Ладно, кое-как досидели мы до сумерек, медведь покормился и ушел, стало тихо до звона в ушах, и только доктор уже ерзает от нетерпения. Спустились с лабаза, и тут он пристраивается к дереву делать пи-пи. Я ему опять кулак под нос – «геен нах хауз», нельзя в пределах кормовой площадки! Идем по полю наискосок, немец катится вприпрыжку так, что в рюкзачке пустые банки брякают: аккуратный, мусор с собой забрал. Все время отставал, но здесь обгоняет меня, чешет впереди, видно, невмоготу уже, боится не донести до леса. И надо же такому случиться – из темной, непроглядной кромки вдруг ломанулся медведь: тот ли, что пасся, другой ли, но так зарюхал и затрещал, что от неожиданности и я-то вздрогнул.

А немец остолбенел и под ним откровенно зажурчало.

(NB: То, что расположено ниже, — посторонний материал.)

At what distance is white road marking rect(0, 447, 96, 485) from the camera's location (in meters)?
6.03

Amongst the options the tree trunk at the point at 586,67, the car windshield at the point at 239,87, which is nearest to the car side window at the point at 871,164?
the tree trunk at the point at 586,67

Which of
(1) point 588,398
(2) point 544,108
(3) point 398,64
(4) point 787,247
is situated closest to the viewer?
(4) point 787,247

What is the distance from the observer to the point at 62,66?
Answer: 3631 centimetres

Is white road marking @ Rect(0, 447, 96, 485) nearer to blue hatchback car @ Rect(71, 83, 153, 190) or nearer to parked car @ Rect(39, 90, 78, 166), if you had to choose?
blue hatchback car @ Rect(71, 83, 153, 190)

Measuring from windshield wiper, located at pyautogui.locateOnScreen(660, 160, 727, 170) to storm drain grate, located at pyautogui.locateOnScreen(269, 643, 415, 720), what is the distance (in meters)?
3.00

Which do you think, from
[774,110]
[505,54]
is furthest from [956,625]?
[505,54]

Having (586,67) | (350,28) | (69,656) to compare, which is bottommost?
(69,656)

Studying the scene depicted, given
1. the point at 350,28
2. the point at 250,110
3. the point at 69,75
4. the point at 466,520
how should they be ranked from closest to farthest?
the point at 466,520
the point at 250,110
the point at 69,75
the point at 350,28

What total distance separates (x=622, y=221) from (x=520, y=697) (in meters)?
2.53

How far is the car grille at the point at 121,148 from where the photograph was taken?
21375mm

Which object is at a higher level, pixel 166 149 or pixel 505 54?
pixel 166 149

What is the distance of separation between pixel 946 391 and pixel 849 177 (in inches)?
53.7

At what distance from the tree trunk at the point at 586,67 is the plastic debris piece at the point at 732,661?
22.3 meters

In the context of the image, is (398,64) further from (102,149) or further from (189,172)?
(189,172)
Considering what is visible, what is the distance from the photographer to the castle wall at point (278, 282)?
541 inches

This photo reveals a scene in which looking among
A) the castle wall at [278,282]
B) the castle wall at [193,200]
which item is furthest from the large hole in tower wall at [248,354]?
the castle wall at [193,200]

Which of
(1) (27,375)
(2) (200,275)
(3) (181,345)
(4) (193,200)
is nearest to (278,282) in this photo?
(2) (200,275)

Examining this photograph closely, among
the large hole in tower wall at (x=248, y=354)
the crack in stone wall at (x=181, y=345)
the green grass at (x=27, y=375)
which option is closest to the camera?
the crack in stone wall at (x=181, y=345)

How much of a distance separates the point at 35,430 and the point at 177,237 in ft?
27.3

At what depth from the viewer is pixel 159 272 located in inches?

Три дня на это поле мы потом не ходили…

Другой случай произошел с американцем, да не простым – олимпийским чемпионом по стендовой стрельбе, который приехал в Россию на глухариную охоту. Каждую весну я старался освободиться от дел, вырваться и хотя бы послушать глухаря. Покуда не проводили иностранных охот, все было проще, даже условно «свой» ток был, а тут приезжаю, а мне егеря говорят, мол, извини, американцы приехали, сначала они, а потом ты. Или, говорят, тебе-то все равно как, лишь бы на ток сходить: присоединяйся к егерю с иностранцем и топайте. Дескать, тебе интересно будет с американцем покалякать, он даже немного русский понимает. И вот мы отправились втроем: егерь Валя Лысков, ныне покойный, невысокий и крепкий такой парень, американец – этот самый олимпийский чемпион и я. Вышли вечером, километров восемь по тающим снегам пехом, остановились на ночлег уже в темноте, потому на подслух я в одиночку пошел. А токовое болото водой залило, и среди этого озера сосновая грива, где и собрались глухари. Наслушался их всласть, вернулся к костру и объясняю чемпиону, что на ток ему не пройти в ботинках, воды выше колена, и бродни свои предлагаю. Он примерил – не лезут, лапа тоже чемпионская, у Валентина же еще на два размера меньше – хоть назад возвращайся. Я ему говорю, мол, давай я утром сбегаю, добуду петуха тебе и домой пойдем. Но американец ни в какую, дескать, я заплатил деньги за удовольствие и потому сам должен отстрелять и получить его, да еще расхрабрился, поскольку к бутылке приложился и маячит, мол, выпью виски и вброд пойду: видно, не понимает, что вода ледяная и воспаление легких обеспечено.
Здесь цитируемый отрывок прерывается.